▶ SOURCE EXCERPT
Not saying it's right for everyone, but I moved off-grid where my nearest neighbor is 5km away.
20 years in an apartment in the city was enough for me, as I grew older I realized there are too many things outside of my control if I want silence and peace of mind.
I'm sure it depends on demographic/country etc, but I've lived in Apartments where everyone was considerate, no loud neighbours, no smokers. Everyone just peacefully co-existed. (I've also experienced the opposite, and unfortunately, it is more common.)
And I've lived in apartments designed to be much more sound proof, then the neighbors could do whatever they wanted and didn't have tip-toe around each other.
This is the way. I was a great neighbor, back when I lived somewhere with concrete walls between the units. Also, db meters on ebay are great peace of mind. Mount one on your wall and find out how loud is loud enough to be heard.
Exactly. 8-9 people out of 10 are just fine. 1-2 out of 10 (likelihood multiplied by the number of shared walls/ceilings/floors you have) are enough to never want to share a wall/ceiling/floor again.
I'd feel a bit too lonely at 5km distance to the nearest neighbor as a matter of fact I don't think I ever visited or stayed at such a property. Are you completely off grid? What are the drawbacks of living in such a place and is it overall a better deal for you? It sounds very tempting for me too but I don't think I'm ready for this just yet.
Before your last sentence I thought, "wow this person is some kind of space alien." But as soon as you said "this is in Sweden," I understood you completely. I don't know what that says about me or Sweden. But it all clicked into place.
Maybe because you remember that statistic about single person households from a couple of days ago, I think Sweden was 3rd place globally? Though it's also a very happy country statistically, maybe something about the geography and upbringing which make that work better than in countries with comparable numbers but worse results (e.g. Germany or Netherlands)...
I live in a similar place, though I'm not off-grid.
The drawbacks for me are that "town" is about an hour away. But amazon delivers here.
There's no city life, no ordering to-go food or pizza, no movie theater, no ice cream runs to sonic. You have to plan ahead. Socialization happens online or with people in your own home, pretty much exclusively.
It's often hard to find anyone to fix your stuff--you become a framer, a plumber, a roofer, a mechanic. I consider this a net benefit, but it can be taxing at times.
That being said, not everyone does it quite like I do. All my neighbors have jobs in the city, for instance.

▶ RAW DATA
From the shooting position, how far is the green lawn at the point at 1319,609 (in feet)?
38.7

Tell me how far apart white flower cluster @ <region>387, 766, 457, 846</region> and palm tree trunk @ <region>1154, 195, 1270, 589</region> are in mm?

▶ GIVEN REQUEST A
How would you put this sentence from the discussion about off-grid living into Spanish: "Socialization happens online or with people in your own home, pretty much exclusively."?
▶ GIVEN REQUEST B
Could you continue the discussion about moving off-grid, picking up right after its last sentence?

▶ FINAL ANSWER A
La socialización se da en línea o con gente en tu propia casa, casi exclusivamente.

▶ FINAL ANSWER B
I can relate to this very much. A city guy, no one could understand my (also) 20 years of complaining about neighbors with loud music, slamming doors, making noise after midnight, etc etc. I lived on top floors, and I even spent a fortune living in a luxury building that was newly built, hoping sound insulation was higher end. The problem is that bass music travels through everything. I suffered from being woken up in the night by party goers, and early morning by door slammers. Once I wake up, it takes me a long time to fall back asleep. On weekends, when I want to stay at home and just play a game or read, people play music in the afternoon and often I would stress over some sort of party nearby beginning that evening, forcing me to find somewhere to go just to avoid the noise. Eventually I purchased a home in the woods.
What's happening to make us a minority here is at the minimum:
- Younger people are less sensitive to noise, go out more, and generally don't understand how distressful it can be
- Some people are light sleepers as well as get cognitively overloaded, needing relatively quiet environments to relax. People like me are in a tiny minority.
- Cities are the future, they're the greener option, and you're supposed to prefer the dense apartment life instead of the car one, on ethical grounds.
So when I detailed my suffering several times here on HN, and suggested dense cities are not mentally healthy for many people such as myself, I got downvoted. There's a bit of politics behind city living that folks who don't have cognitive sensitivities around noise just won't relent from.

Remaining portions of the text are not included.